Aku tidak mengira nada bicaranya seceria itu. Tidak seperti orang separuh baya. Tapi seperti pemuda dua puluhan. Aku mencoba menebak bahwa umurnya telah mencapai empat puluh tahun.
Dia mulai berbicara lagi sambil memandangi langit-langit burjo. Seakan mengingat-ingat suatu kejadian yang telah dia alami. Tebersit dari wajahnya.

“Mas, mas bersyukur bisa sekolah. Mas punya memori. Mas punya otak yang cerdas, misalnya. Orangtua mas mampu membiayai mas sekolah. Orangtua mas punya materi. Mas harus semangat dan sungguh-sungguh sekolah”.

Aku terkejut dengan omongan orang itu. Aku lagi-lagi tak mengira dia berbicara seperti itu.

“Dulu mas, meskipun saya ada memori, ada otak cerdas, kalau tak ada ini, tak bisa sekolah”, dia menjentikkan jarinya ketika mengucapkan kata ini. Aku hanya mendengarnya.

“Sekarang itu, memori tak perlu. Yang perlu itu ini mas”. Lagi-lagi dia menjetikkan jari-jarinya. “Kalau ada ini, meski tak punya memori, tak punya otak, bisa sekolah”.

“Dulu orangtua saya tak bisa biayai sekolah saya mas, jadi gini keadaan saya sekarang. Semua hal sudah saya lakuin mas. Jual koran, jual kain, jual roti. Wahhh, pokoknya sudah banyak mas. Aku pernah ikut seorang manajer perusahaan mas. Perusahaan Abaro. Tau gak mas?”

“Tau mas, perusahaan tambang itu”, jawabku.

“Iya mas, setelah itu saya ikut seorang kolonel. Kolonel angkatan darat. Mas, kalau gak punya apa-apa, kita harus bisa bersosisasali”.

“Bersosialisasi mas”, sambarku.

“Nah, itu. Apa? Bersosialisasi. Bersosialisasi dengan masyarakat”, katanya sambil mengeja dan tertawa.
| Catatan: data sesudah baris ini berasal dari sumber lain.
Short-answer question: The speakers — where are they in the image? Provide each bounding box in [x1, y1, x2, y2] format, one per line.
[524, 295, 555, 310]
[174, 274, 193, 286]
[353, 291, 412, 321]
“Saya belajar secara langsung mas, belajar dengan alam. Ya belajar dengan berhadapan langsung. Jual koran sudah, jual kain sudah, jual roti sudah. Tapi gagal terus mas. tapi kita jangan menyerah mas. Terus berusaha. Terus semangat. Yang paling sukses itu jual roti mas. karena jual roti saya bisa renovasi rumah”, katanya penuh semangat.

Air mukaku berubah ikut ceria dengan obrolan ringan itu.
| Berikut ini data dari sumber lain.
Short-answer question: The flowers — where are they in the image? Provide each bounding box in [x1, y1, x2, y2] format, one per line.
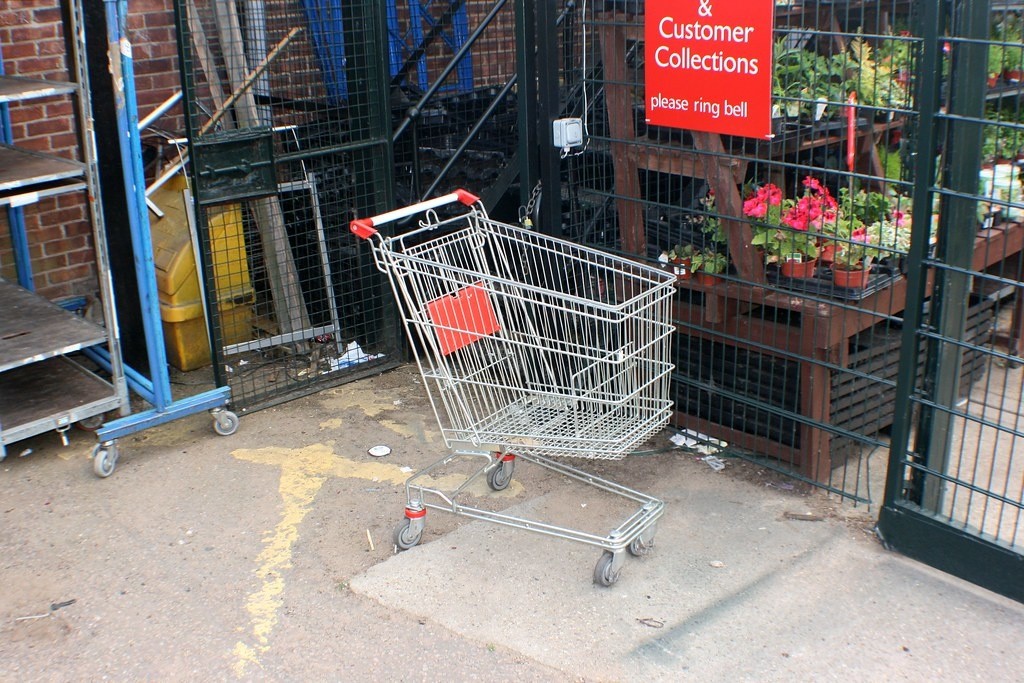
[688, 107, 1024, 268]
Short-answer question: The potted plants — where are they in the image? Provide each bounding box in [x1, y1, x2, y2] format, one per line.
[668, 247, 699, 280]
[690, 248, 728, 286]
[984, 32, 1024, 89]
[733, 37, 876, 160]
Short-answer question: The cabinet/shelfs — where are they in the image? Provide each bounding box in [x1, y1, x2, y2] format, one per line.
[0, 0, 133, 456]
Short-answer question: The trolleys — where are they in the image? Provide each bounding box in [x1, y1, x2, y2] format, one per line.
[348, 188, 678, 587]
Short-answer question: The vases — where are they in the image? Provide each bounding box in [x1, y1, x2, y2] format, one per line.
[985, 207, 1003, 227]
[830, 262, 872, 291]
[885, 243, 937, 271]
[779, 253, 817, 279]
“Orang tua sudah membiayai, mas harus sungguh-sungguh belajar. Belajar dengan semangat. Kalau sudah jadi pegawai bank kan enak mas. Mas itu kalau sudah tamat jadi apa mas?”
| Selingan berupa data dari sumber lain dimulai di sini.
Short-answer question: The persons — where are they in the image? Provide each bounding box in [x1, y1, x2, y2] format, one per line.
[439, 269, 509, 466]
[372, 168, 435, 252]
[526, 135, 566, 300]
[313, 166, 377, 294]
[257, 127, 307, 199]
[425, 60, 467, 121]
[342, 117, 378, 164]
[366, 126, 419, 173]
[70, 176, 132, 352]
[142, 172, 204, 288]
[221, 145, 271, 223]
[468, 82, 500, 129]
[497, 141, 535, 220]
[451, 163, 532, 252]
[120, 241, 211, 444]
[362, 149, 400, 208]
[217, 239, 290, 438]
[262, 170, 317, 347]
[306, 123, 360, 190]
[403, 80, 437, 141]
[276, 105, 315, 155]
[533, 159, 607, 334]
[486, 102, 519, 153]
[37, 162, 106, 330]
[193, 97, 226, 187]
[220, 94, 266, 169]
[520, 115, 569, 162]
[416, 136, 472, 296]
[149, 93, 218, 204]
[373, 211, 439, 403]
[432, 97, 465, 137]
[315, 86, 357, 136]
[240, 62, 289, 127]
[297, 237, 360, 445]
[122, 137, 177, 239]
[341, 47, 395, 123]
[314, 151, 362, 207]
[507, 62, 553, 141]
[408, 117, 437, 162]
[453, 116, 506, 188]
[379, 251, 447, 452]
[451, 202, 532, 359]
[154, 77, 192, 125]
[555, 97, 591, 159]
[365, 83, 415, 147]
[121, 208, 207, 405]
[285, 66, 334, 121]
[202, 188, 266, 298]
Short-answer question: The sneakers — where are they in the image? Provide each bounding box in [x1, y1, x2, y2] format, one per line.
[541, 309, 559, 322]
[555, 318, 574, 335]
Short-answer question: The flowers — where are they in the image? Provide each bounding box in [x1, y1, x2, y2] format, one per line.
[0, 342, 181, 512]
“Calon pilot mas, hahaha”, celetuk abang pemilik burjo.

“Haha, bukan mas, jadi teknisi”. Jawabku

“Teknisi itu apa mas?”

“Bekerja di pembangkitan listrik mas”, jawabku singkat. Aku bingung menjelaskan jurusanku karena takut menambahkan hal-hal asing yang tidak dia ketahui.

“Nah, pokoknya gitu ya mas. Mas, kita itu harus punya cita-cita, punya mimpi. Kalau kita belajar tapi tidak ada mimpi, ya hilang sudah. Sebenarnya aku ada mimpi mas. Mimpi yang besar. Tapi mimpi itu hilang karena saya tak punya ini mas”, lagi-lagi dia menjentikkan jarinya ketika mengatakan kata ini. Aku paham itu. 

“Memori ada tapi tidak ada ini, ya hilang juga”. Aku hanya mengangguk.

“Belajar itu sungguh-sungguh mas. Semangat. Fokus”, dia mengulangi kata-kata itu.

“Mas, kalau mau melihat saya, cari di Youtube, namanya ****** Konser. Ada saya di sana mas. ini kartu nama saya mas”, dia memberikan secarik kertas bertuliskan namanya dan profesinya sekarang, tukang pijat. 

Diapun berlalu meninggalkanku dan sepiring nasi telor kuah pesananku.

Tukang pijat yang berbeda, benakku berbicara. Kira-kira, hal besar apa yang dia impikan. Mungkin ingin menjadi pemimpin Indonesia yang punya pulung, jadi bisa mengangkat bangsa Indonesia.

Benar juga ternyata. Benang kuning di topinya yang membentuk kata Motivator Indonesia itu benar. Dia seorang Motivator. Aku beruntung mendapat motivasi sedikit dari motivator jalanan itu, motivator yang berprofesi sebagai tukang pijat.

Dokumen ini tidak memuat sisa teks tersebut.